* **TAREAS REQUERIDAS**
(a) Reproduce el fragmento del texto sobre la gratuidad que comienza en "Quiero ser pobre que" y termina en "entiendo la gratuidad.".
(b) Según el texto sobre la gratuidad, ¿qué tres cosas de la vida de quien habla son pagadas? Menciónalas todas.
(c) Prolonga el texto sobre la gratuidad a partir de su última oración.

* **PASAJE**
Tiene la felicidad más de gratuidad y menos de deberes. Más que el pago por lo que hago la vida es un amor que se entrega y sólo espera recibir amor como don.
No lo consigo. Espero que me paguen por mi vida entregada. Quiero que me agradezcan por todo lo que hago. La palabra don se me olvida.
A cambio me lleno de derechos. No recuerdo quizás que en mi vida casi todo es gratis. Tengo la vida como don, no como derecho. Recibo y vivo con alegría sin esforzarme por ello. Leía el otro día:
Quiero ser pobre para valorar todo como don. Pobre para poder llenarme estando vacío. Para que no me sienta con derecho a poseer, a tener, a recibir nada. Pobre al ser consciente de que todo en mi historia sagrada es gratuidad.
Quiero ser pobre que vive agradeciendo. ¡Cuánto me cuesta agradecer y darme cuenta de que todo lo que tengo es don!
Se me llena la boca clamando por mis derechos. Me creo que es justo recibir lo que recibo. Pero luego me guardo y no doy. No siento que tenga la obligación. Ni debo nada a nadie. No entiendo la gratuidad.
He recibido dones que se convierten en tarea en mi vida. Y recibo el pago por ellos. Mi carrera profesional, mis logros en la vida, mis talentos, son pagados.
Incluso me llegan a pagar por publicar mi vida en las redes sociales. Se paga todo. Y yo exijo el pago. Y no doy mi don cuando no me pagan por ello. No acabo de entender la gratuidad.

* **INFORMACIÓN PROPORCIONADA**

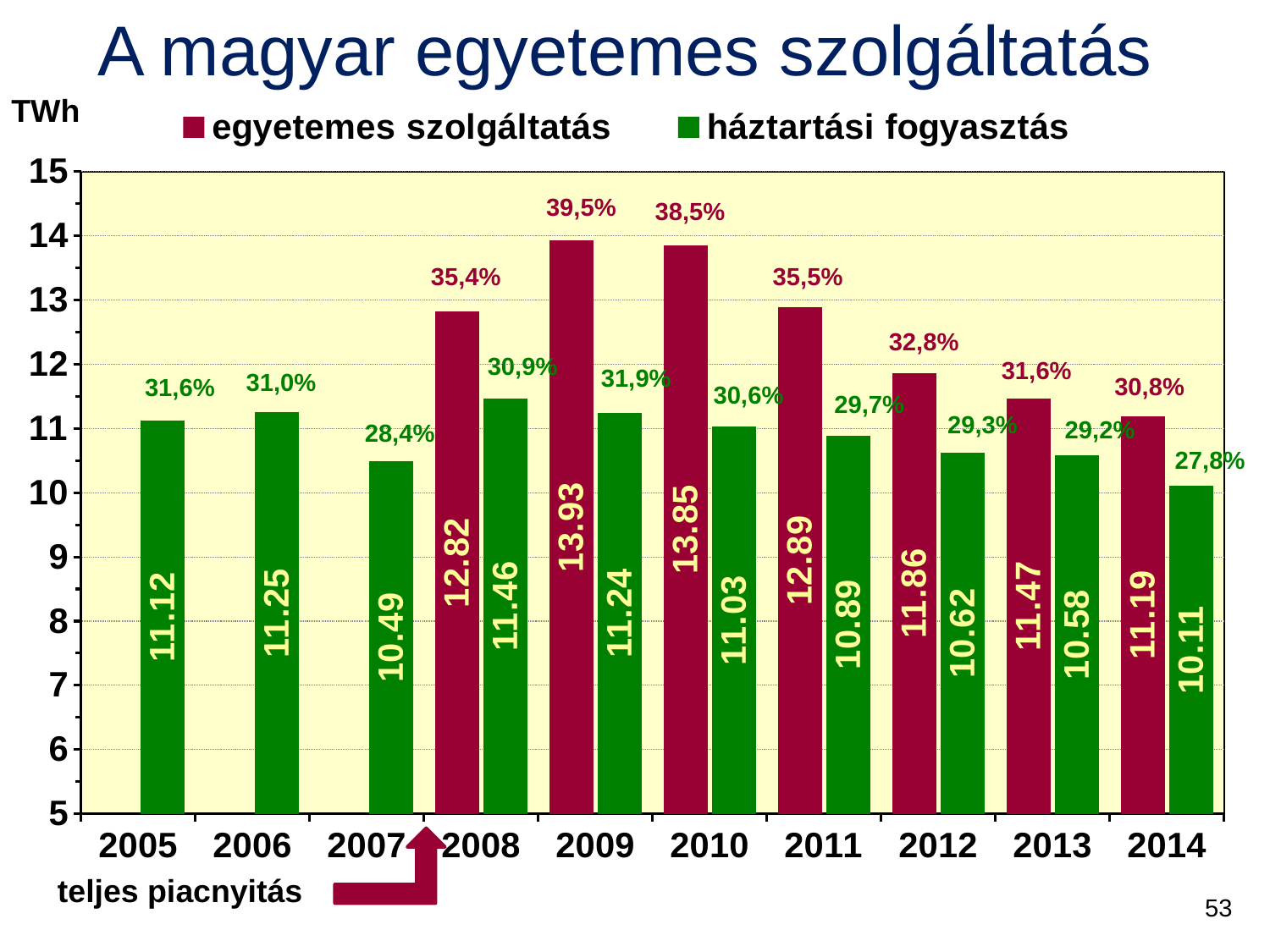
What percentage is printed above the egyetemes szolgáltatás bar for 2010? 38,5% What is the value for háztartási fogyasztás in 2005? 11.12 What is the value for egyetemes szolgáltatás in 2009? 13.93 How many years are shown on the x axis? 10 In which year is the egyetemes szolgáltatás value highest? 2009 Does the egyetemes szolgáltatás value rise or fall from 2009 to 2014? fall Which is larger: háztartási fogyasztás in 2006 or in 2007? 2006 What is the difference between the egyetemes szolgáltatás and háztartási fogyasztás values in 2008? 1.36 What kind of chart is shown on the slide? bar chart How many series does the legend list? 2 In which year is the háztartási fogyasztás value lowest? 2014 What is the value for háztartási fogyasztás in 2014? 10.11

* **RESPUESTAS A CONTINUACIÓN**
(a)
Quiero ser pobre que vive agradeciendo. ¡Cuánto me cuesta agradecer y darme cuenta de que todo lo que tengo es don!
Se me llena la boca clamando por mis derechos. Me creo que es justo recibir lo que recibo. Pero luego me guardo y no doy. No siento que tenga la obligación. Ni debo nada a nadie. No entiendo la gratuidad.

(b)
- Su carrera profesional
- Sus logros en la vida
- Sus talentos

(c)
Me creo con derecho a recibir siempre por dar lo que es mío. Se me olvida que a la vez es un don que un día me hicieron. Mis talentos, mis conocimientos, mis capacidades. Todo es don al servicio del hombre que necesita mi don.
Y yo lo vendo, lo alquilo, me sirvo de lo que he recibido gratis. No acabo de entender la gratuidad. Ni el sentido profundo de ser pobre de espíritu.
Cuando estoy centrado en mí mismo me vuelvo exigente. Nada está en orden ni en paz. Alguien me debe algo. Tengo derecho a más de lo que recibo.
Quiero seguir a Jesús, pero demando recibir el ciento por uno. Que me den más de lo que he ofrecido. Tengo derecho. Mis derechos van por delante. Exijo que me paguen. Y me vuelvo avaricioso.
A veces el que más tiene es el que más acumula. Es pobreza en el fondo. Pero de esa pobreza que enferma el alma.
Yo quiero la pobreza del que sólo tiene para dar. Del que no retiene lo que posee, temiendo momentos malos en el futuro. Ese que se desgarra amando y sirviendo. Del que no vive con miedo a quedarse vacío.
Esas personas me sorprenden. Es como si tuvieran agujeros en las manos. Donde ven una necesidad actúan. No esperan recibir nada a cambio. Ni siquiera las gracias. Seguro que es así como se cambia el mundo.
Pero me cuesta vivir de esa manera. Con esa libertad interior, y esa pureza en la mirada. Con esa paz en el alma. Me gustaría vivir la vida como un camino de desprendimiento de mis derechos y exigencias. Leía el otro día:
La pobreza de Jesús
Jesús me enseña el camino de la gratuidad. Se da por entero. No se guarda nada para Él. Ni piensa en su bienestar, ni en su salud. No calcula su tiempo. No mide sus derechos.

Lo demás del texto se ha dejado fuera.